Solch ein trüber Tag war sicherlich nicht die beste Zeit, um einen Besuch zu machen, schon gar nicht für jemanden wie Isabelle, der das Haus des Zauberers absolut nicht geheuer war, weshalb sie auch kaum je einen Fuß hinein gesetzt hatte. Ich hatte sie jedoch für heute eingeladen, weil die Familie an diesem Tag einen Ausflug unternahm. Dies kam nicht allzu oft vor, denn Dr.Dee, mein Dienstherr, war immer sehr beschäftigt und verschanzte sich die meiste Zeit in seiner Bibliothek. Aus dem Haus ging er eigentlich nur, wenn seine Gegenwart am Hofe der Königin erwünscht war.

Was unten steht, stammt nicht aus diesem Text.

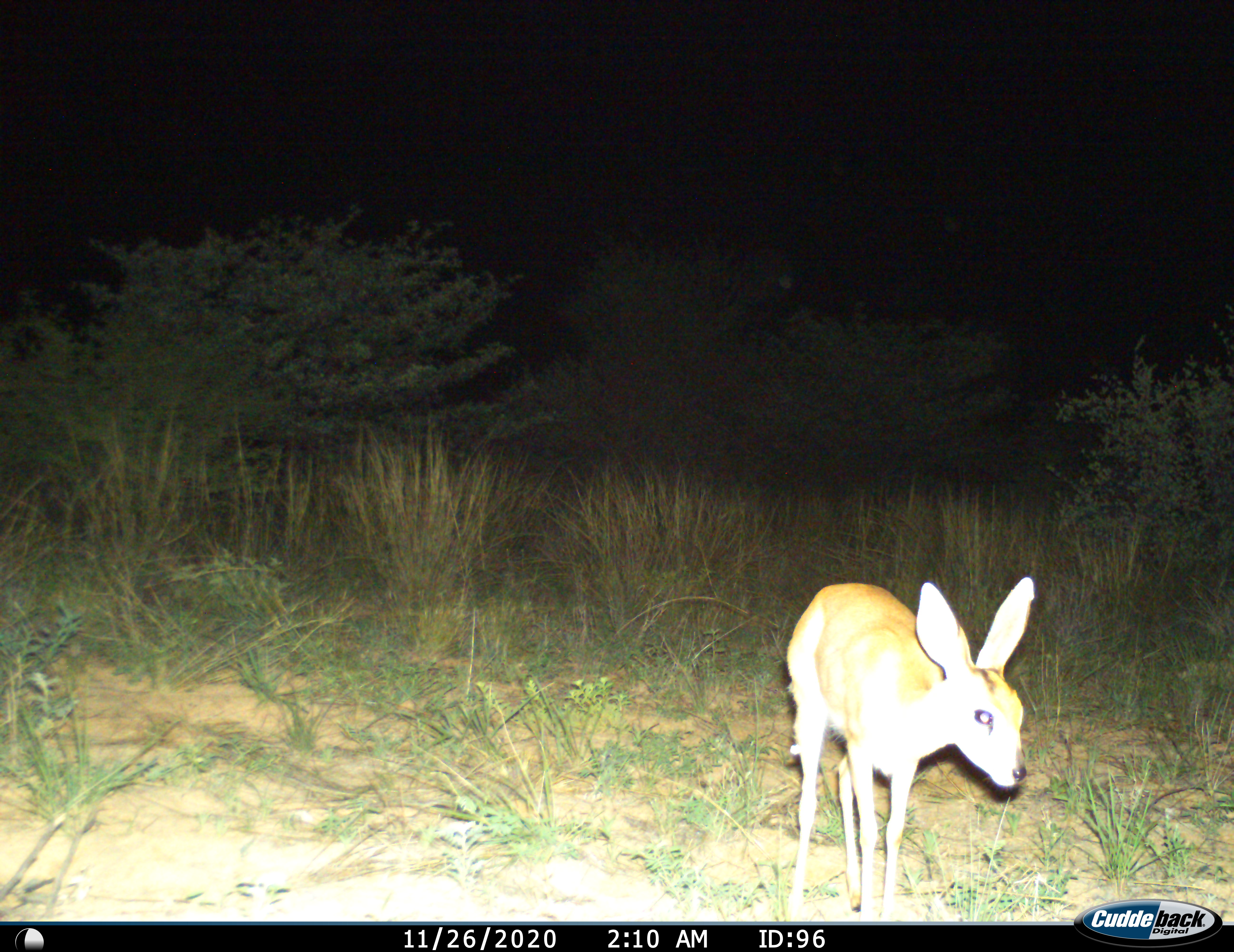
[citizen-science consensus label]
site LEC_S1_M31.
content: unidentified animal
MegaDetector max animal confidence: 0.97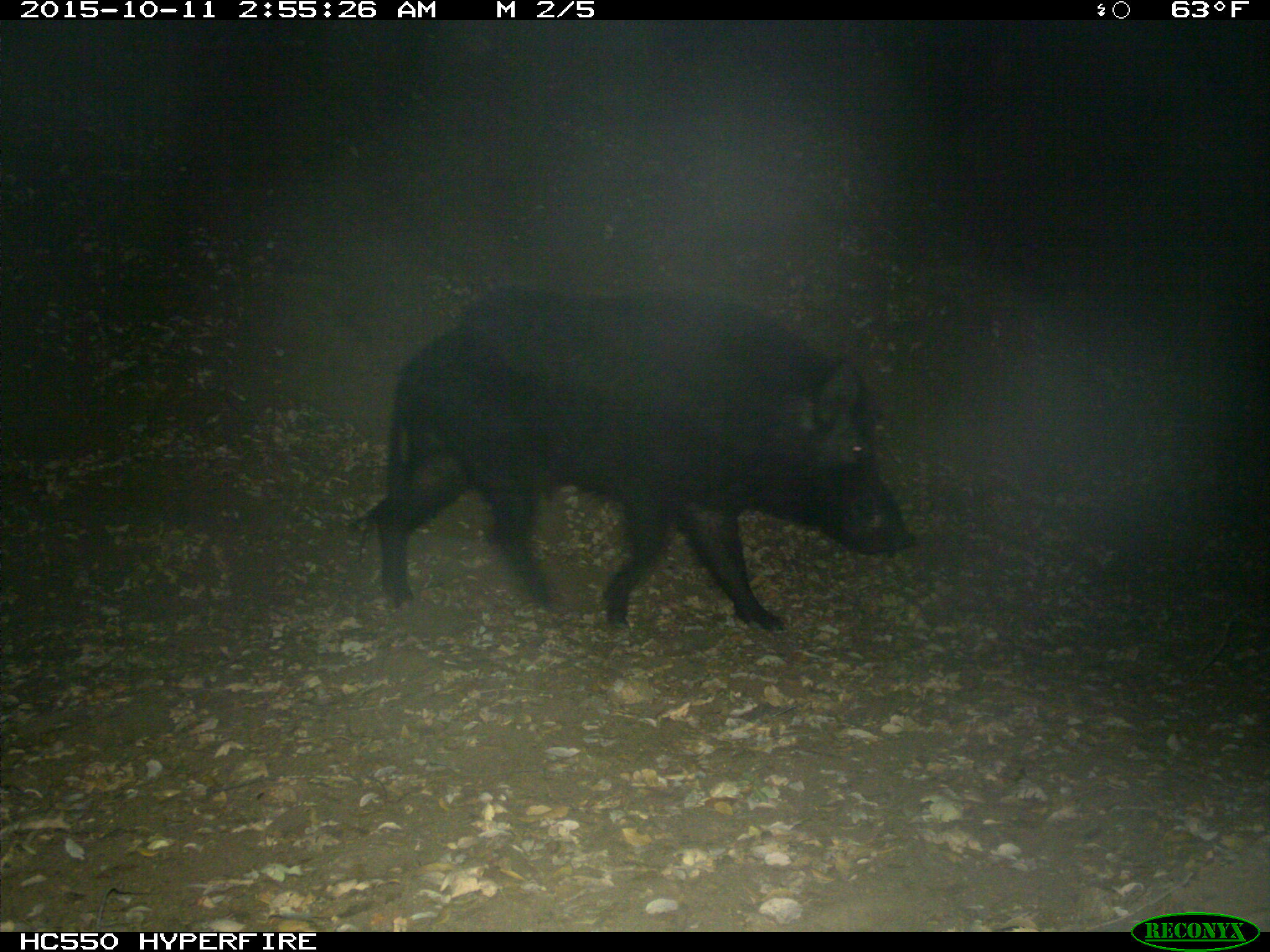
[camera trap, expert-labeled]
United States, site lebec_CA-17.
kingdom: Animalia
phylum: Chordata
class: Mammalia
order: Artiodactyla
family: Suidae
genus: Sus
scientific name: Sus scrofa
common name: wild boar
Sus scrofa (wild boar).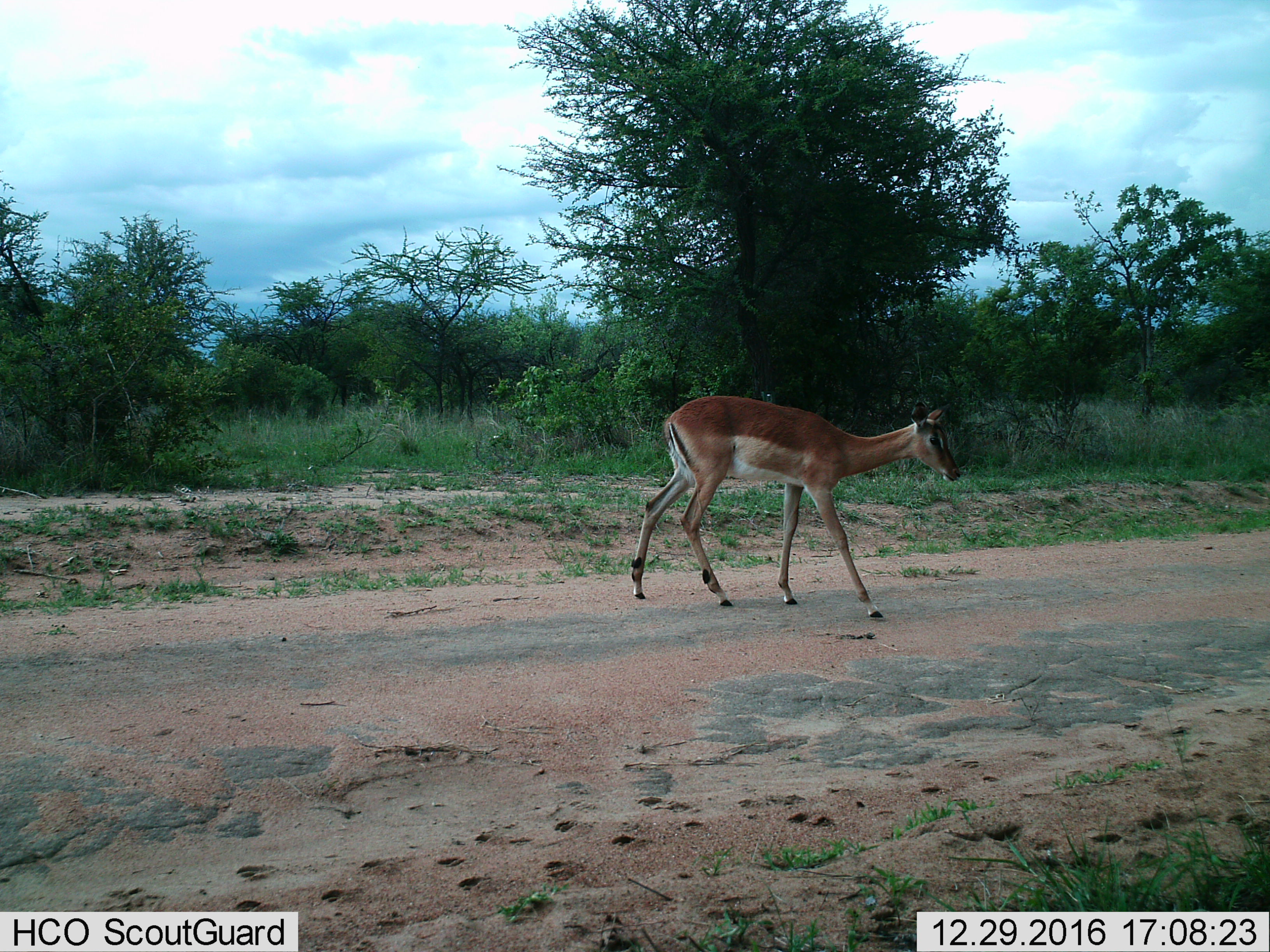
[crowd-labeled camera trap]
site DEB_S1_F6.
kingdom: Animalia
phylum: Chordata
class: Mammalia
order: Artiodactyla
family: Bovidae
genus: Aepyceros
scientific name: Aepyceros melampus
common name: impala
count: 1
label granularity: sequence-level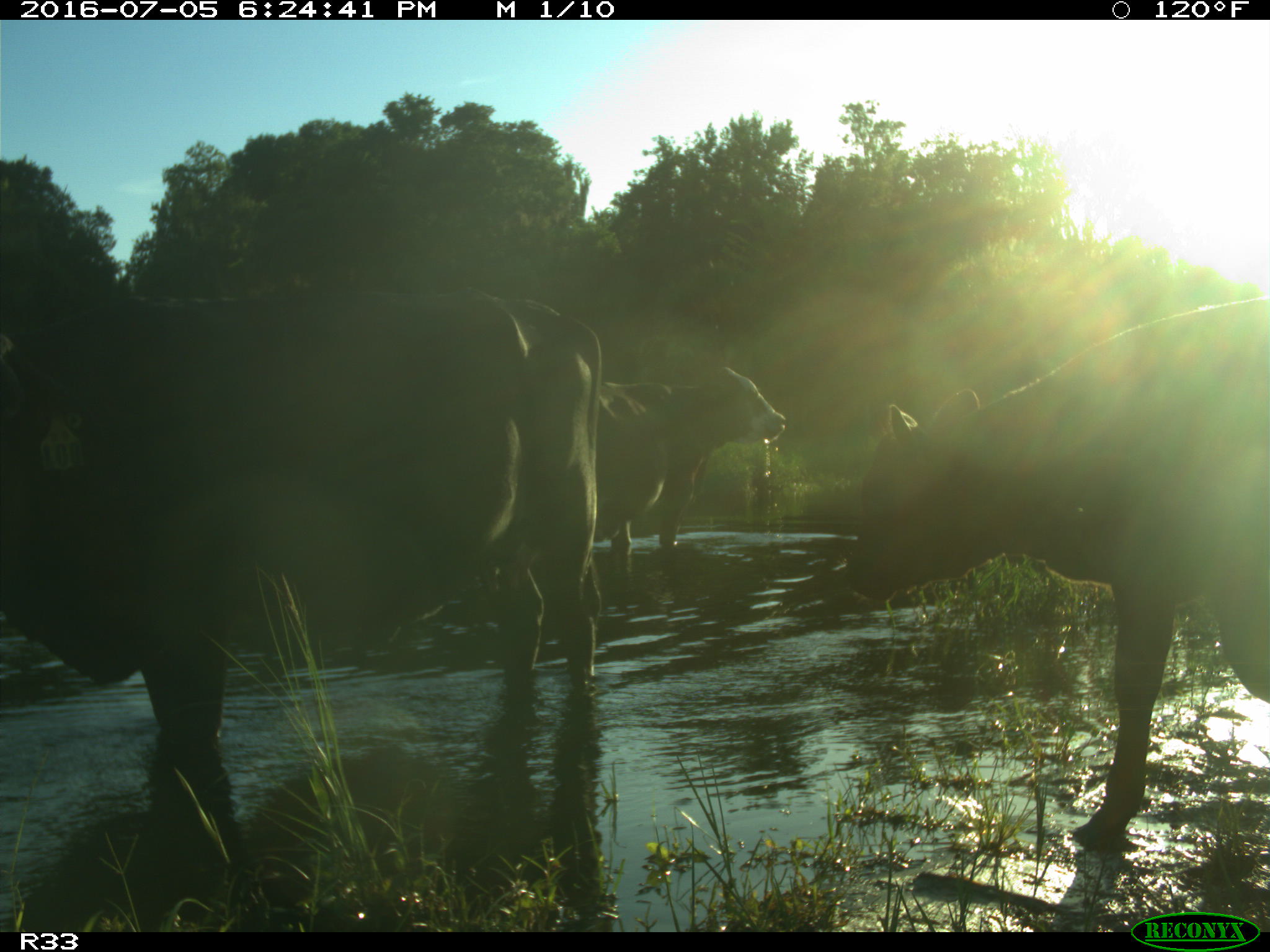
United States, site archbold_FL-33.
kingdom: Animalia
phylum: Chordata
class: Mammalia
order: Artiodactyla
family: Bovidae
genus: Bos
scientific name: Bos taurus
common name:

An diesem Tag, einem Sonntag, war jedoch anlässlich seines Geburtstags die gesamte Familie einschließlich der beiden Töchter Beth und Merryl, als deren Kindermädchen ich angestellt war, zu einem entfernten Nachbarn in Barn Elms eingeladen worden. Mistress Allen, Mistress Dees Kammerzofe, war ebenfalls mitgegangen, und Mistress Midge, unsere Köchin und Haushälterin, nutzte den freien Tag, um ihre greise Schwester in Chiswyck, auf der anderen Flussseite, zu besuchen.
Ich setzte den Wasserkessel auf den Herd und beugte mich noch einmal über die steinerne Spüle, um nachzusehen, ob Isabelle kam. Wir waren Freundinnen geworden, kurz nachdem ich meine Stelle in Mortlake angetreten hatte, und hatten viele Gemeinsamkeiten – auch wenn sie ihren Lebensunterhalt nicht als Hausmädchen verdiente, sondern auf dem Markt Waren kaufte und wieder verkaufte.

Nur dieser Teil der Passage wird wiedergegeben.